Шрифт:
Интервал:
Закладка:
– Кровотечение останавливается, – пробормотал Джеро. – Хорошо.
Я застонала.
– Когда там уже все?
– Сразу после худшей части программы.
Я даже малость выдохнула от облегчения.
– Отлично. Кажется, уже чутка полегчало.
– Ага, – отозвался Джеро, – так всегда бывает перед худшей частью.
– ЧЕГО?!
Я не ждала ответ, но если бы оный у Джеро и был, я бы его не услышала. Все органы чувств – осязание, зрение, обоняние, слух – вырубило болью. Агония пронеслась вспышкой по телу, заставляя мышцы сокращаться, а конечности беспорядочно молотить по воздуху. Тело как будто пылало изнутри, а потому всеми силами пыталось этот огонь погасить. Я едва понимала, что происходит.
Кроме того, что он был рядом.
Сквозь боль я различала его силуэт на фоне алхимического свечения. Глаза, что глядели в мои глаза. Руки, что удерживали меня за плечи. Голос, что говорил со мной сквозь эту боль. И пусть я улавливала лишь несколько слов, я слышала его, холодный и мягкий, словно падающий снаружи снег.
– Ты выдержишь, – шептал он. – Ты знаешь, что выдержишь.
Я не знала. Но знал он. А потом, еще через миг, один из нас оказался прав.
Молотьба замедлилась, потом прекратилась. Дыхание стало слабым, потом выровнялось. Агония ушла, оставив мне пленку пота на коже и старую добрую боль в шрамах.
Последним вернулось зрение, явив мне Джеро. Он стоял надо мной, со взмокшим лбом и широкой красной отметиной на лице, которое я случайно зацепила.
– Все? – спросил он.
– Все, – слабо кивнула я.
– Хорошо?
– Хорошо.
Джеро кивнул. Разжал хватку дрожащих пальцев. На плечах, которые он так долго удерживал, остались красные следы.
Он так и не отпускал.
– У Двух-Одиноких-Стариков там, в «Отбитой Жабе», есть доверенный целитель, – произнес Джеро. – Чем больше используешь, тем легче спазмы. Первый раз векаин всегда болит как тварь, но лучше так, чем помереть.
– Виски бы помог, – пробормотала я, усаживаясь на задницу.
– Если б он не дал тебе меня двинуть, я б хоть из своей крови его сбродил, – отозвался Джеро, потирая щеку.
Я усмехнулась. Извинилась бы, но, сдается мне, это он еще легко отделался.
Теперь, когда меня не поглощало все это дело с «неминуемой смертью», я увидела, что Кропотливый жил просто и скудно. Кровать в углу, рядом с лестницей, все ступеньки усыпаны книжками, картами, письмами, которые он изучал. Брошенная еда, грязные тарелки. Записи и отчеты, разбросанные повсюду в особом порядке, какой попытаешься понять, так умом тронешься.
– А наш парниша без дела не сидел, – заметила я.
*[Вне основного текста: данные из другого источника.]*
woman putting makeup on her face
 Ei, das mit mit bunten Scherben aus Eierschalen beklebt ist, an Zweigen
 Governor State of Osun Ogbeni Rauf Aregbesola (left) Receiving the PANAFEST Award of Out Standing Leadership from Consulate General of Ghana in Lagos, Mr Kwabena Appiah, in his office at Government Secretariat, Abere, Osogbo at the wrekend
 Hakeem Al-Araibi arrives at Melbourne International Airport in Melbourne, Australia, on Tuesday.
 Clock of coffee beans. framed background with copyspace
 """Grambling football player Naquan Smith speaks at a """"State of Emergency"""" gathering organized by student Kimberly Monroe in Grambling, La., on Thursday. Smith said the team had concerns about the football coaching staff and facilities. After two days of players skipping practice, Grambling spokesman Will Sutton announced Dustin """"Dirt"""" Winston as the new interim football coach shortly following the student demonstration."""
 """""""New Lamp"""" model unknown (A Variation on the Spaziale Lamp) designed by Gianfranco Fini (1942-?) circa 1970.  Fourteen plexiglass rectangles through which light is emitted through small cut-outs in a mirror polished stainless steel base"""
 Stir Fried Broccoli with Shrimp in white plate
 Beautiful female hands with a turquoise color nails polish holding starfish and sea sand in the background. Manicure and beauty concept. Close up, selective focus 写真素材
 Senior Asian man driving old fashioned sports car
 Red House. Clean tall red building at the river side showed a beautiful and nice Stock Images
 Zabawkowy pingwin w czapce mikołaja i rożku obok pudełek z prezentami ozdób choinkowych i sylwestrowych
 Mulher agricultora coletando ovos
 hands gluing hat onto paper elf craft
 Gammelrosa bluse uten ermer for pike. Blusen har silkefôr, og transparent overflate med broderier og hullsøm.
– Записывал все ходы каждого дня, – отозвался Джеро. – Здесь должно быть много ценного.
– Еще не проверял?
– Намеревался. – Он бросил на меня взгляд. – Но потом тебе вот понадобилось взять и чуть не помереть.
Я пожала плечами.
– Ну, в следующий раз постарайся так говняцки не палиться.
Джеро сверкнул через плечо усмешкой.
– Всегда пожалуйста. – Он махнул рукой. – В любом случае, я снарядил близнецов. Это всяко по их части. Ну, по крайней мере, одного из.
Я сощурилась.
– Которого?
– Да чтоб меня вместо ужина шестеро вилкой трахало.
Ответ протопал по лестнице, почесывая задницу и сплевывая на пол.
– Чо тут вообще творилось-то? – поинтересовалась Ирия, вперив в меня хмурый взгляд. – По звукам будто одна тут ротака рожала. Или один другого высирал.
– Об этом я позаботился, – мотнул Джеро подбородком. – Что нашли?
– Уверен? – сощурилась Ирия. – Я таких звуков за бесплатно и не слыхала. Было что веселое?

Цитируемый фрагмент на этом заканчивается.